START Excerpted passage

Run tabletop exercises that start with specific scenarios: a developer pastes an API key into ChatGPT; a recruiter uploads a spreadsheet with candidate PII into Gemini; a support engineer feeds a customer transcript containing health data into Claude. Then force the team to answer the unglamorous questions: Who revokes the secret? Who notifies Legal? Who opens the vendor ticket? Who decides whether the output is now tainted and must be scrubbed from downstream systems?

This is where most organizations discover they have no inventory of where AI is actually used. You cannot respond to a prompt leak if you do not know which employees have access to which tools, through which identities, on which devices. CrowdStrike, Microsoft Defender for Cloud Apps, and Wiz can help map some of that exposure, but only if you are collecting the telemetry and not just admiring the dashboard colors.

Vendor Reviews Need to Ask About Training, Retention, and Subprocessors

AI vendor due diligence should not stop at SOC 2 and a cheerful sales call. Ask whether prompts are used for model training by default, how long raw inputs and outputs are retained, whether human reviewers can access them, where subprocessors are located, and how deletion requests are handled. Those are not edge cases; those are the questions that determine whether your “secure AI pilot” becomes an unplanned data-sharing arrangement with a contract attached.

You also need to know whether the vendor supports SSO, SCIM, audit logs, customer-managed keys, and granular admin controls. If a tool cannot tell you who used it, what they sent, and whether they connected a plugin, then it is not fit for enterprise use no matter how many Fortune 500 logos are on the homepage. The same skepticism applies to “AI security” startups that promise prompt filtering but cannot explain their own false-positive rate or how they handle encrypted traffic.

CISOs should also pay attention to model supply chain issues, not just app-layer policy. CVE-2024-3094 in XZ Utils was a reminder that a compromised dependency can sit quietly in a trusted path for months before anyone notices the behavior change. AI is already creating a new version of that problem: third-party models, plugins, RAG connectors, and browser extensions can all become the backdoor that users install voluntarily because it saves them three clicks.

The Control That Actually Works Is Friction

The uncomfortable truth is that governance works best when it is boring and slightly inconvenient. If users can paste sensitive data into a public chatbot from an unmanaged laptop with no warning, no logging, and no consequence, then your organization has already made its decision for you.

Start with a sanctioned AI list, enforce it with identity-aware controls, and block or warn on sensitive classifications at the point of prompt submission. Then rehearse the response path for leaked prompts the same way you rehearse credential theft: revoke, notify, preserve evidence, and assume the output may have been copied into other systems before anyone noticed.

The Bottom Line

Inventory every AI tool employees can reach, then decide which data classes are allowed in each one; if you cannot name the vendor’s retention and training settings, block it until you can. Build an AI-specific incident runbook now, including secret revocation, vendor deletion requests, and legal notification triggers, then test it with a real prompt-leak scenario before someone pastes source code or PII into a chatbot and calls it innovation.

END Excerpted passage

Turn the paragraph in the passage on AI data security that begins "AI vendor due diligence should not stop" into a short bulleted list that keeps its main facts. The records have nothing to do with the passage on AI data security.

START Records shown

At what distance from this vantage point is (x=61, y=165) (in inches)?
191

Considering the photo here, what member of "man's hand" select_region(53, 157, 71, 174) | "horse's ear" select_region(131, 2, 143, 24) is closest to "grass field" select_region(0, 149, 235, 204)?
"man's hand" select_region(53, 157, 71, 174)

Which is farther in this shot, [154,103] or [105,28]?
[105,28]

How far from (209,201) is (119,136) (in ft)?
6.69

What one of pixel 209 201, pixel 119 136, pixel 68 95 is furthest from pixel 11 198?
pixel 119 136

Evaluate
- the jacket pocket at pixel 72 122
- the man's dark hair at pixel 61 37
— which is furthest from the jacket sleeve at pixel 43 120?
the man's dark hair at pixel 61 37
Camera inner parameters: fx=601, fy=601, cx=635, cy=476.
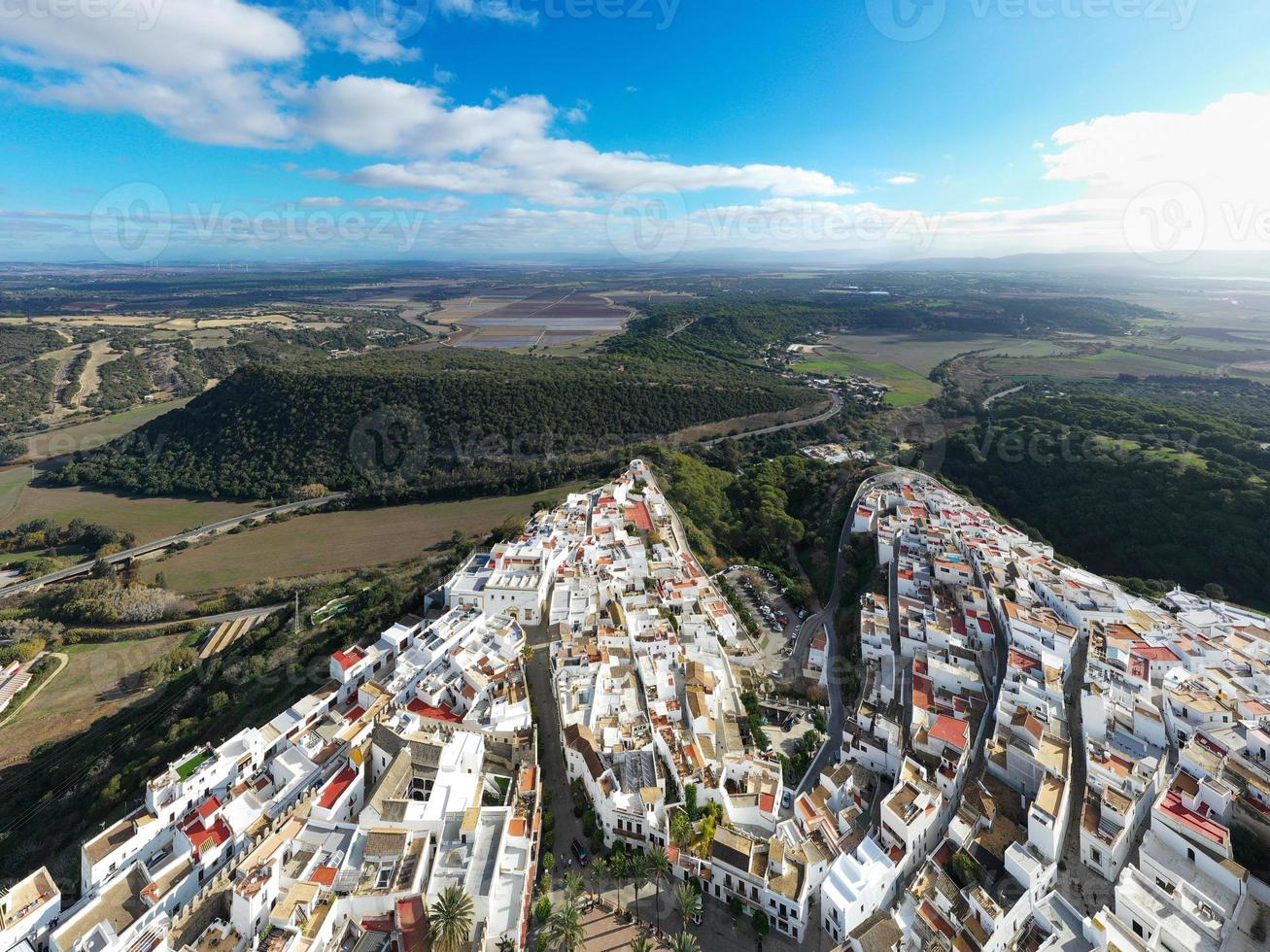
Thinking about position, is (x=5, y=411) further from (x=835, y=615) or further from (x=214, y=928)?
(x=835, y=615)

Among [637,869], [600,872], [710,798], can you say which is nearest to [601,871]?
[600,872]

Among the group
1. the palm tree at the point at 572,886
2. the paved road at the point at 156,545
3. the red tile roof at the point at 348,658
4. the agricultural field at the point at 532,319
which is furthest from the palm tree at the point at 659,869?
the agricultural field at the point at 532,319

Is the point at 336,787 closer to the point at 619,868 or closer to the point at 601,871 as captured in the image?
the point at 601,871

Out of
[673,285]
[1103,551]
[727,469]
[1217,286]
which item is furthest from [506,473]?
[1217,286]

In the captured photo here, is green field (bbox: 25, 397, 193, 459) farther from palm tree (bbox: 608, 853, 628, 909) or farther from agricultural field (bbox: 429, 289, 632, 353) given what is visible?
palm tree (bbox: 608, 853, 628, 909)

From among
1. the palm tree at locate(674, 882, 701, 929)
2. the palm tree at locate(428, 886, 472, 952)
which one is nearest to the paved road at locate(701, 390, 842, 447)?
the palm tree at locate(674, 882, 701, 929)

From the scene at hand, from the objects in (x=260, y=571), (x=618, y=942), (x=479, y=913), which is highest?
(x=479, y=913)

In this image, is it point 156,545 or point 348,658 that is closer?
point 348,658
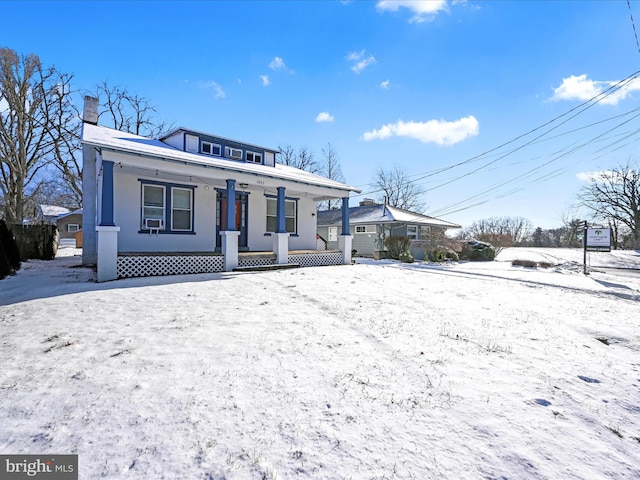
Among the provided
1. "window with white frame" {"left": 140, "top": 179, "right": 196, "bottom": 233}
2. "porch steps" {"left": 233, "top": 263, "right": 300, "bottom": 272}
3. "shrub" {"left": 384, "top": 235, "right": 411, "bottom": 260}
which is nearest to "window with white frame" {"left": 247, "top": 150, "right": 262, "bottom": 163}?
"window with white frame" {"left": 140, "top": 179, "right": 196, "bottom": 233}

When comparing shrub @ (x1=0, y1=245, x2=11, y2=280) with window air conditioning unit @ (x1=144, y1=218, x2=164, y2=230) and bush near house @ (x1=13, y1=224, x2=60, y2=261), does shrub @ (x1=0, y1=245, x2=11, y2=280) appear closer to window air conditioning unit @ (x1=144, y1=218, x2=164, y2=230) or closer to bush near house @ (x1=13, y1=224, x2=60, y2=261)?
window air conditioning unit @ (x1=144, y1=218, x2=164, y2=230)

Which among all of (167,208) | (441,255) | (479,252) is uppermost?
(167,208)

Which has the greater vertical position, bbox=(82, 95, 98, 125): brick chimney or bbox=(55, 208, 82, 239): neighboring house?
bbox=(82, 95, 98, 125): brick chimney

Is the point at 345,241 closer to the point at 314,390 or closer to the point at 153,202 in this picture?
the point at 153,202

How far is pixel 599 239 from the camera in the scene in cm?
1589

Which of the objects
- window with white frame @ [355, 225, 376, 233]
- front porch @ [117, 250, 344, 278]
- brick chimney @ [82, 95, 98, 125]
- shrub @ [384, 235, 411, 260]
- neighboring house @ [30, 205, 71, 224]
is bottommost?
front porch @ [117, 250, 344, 278]

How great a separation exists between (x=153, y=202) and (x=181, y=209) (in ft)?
3.00

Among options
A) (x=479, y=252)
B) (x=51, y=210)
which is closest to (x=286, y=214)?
(x=479, y=252)

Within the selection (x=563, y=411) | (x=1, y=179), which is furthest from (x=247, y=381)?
(x=1, y=179)

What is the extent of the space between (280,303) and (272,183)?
249 inches

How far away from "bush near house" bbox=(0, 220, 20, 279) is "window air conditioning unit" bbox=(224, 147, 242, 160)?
23.5 ft

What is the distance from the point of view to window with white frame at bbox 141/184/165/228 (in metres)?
10.7

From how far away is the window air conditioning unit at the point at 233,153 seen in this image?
1300cm

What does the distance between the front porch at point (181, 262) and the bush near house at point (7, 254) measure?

END Records shown

§ Response area:
- AI vendor checks should go beyond SOC 2 and a friendly sales call.
- Ask the vendor:
  - whether prompts are used for model training by default
  - how long raw inputs and outputs are kept
  - whether human reviewers can access them
  - where subprocessors are located
  - how deletion requests are handled
- These questions aren't edge cases. They decide whether a "secure AI pilot" turns into an unplanned data-sharing arrangement with a contract attached.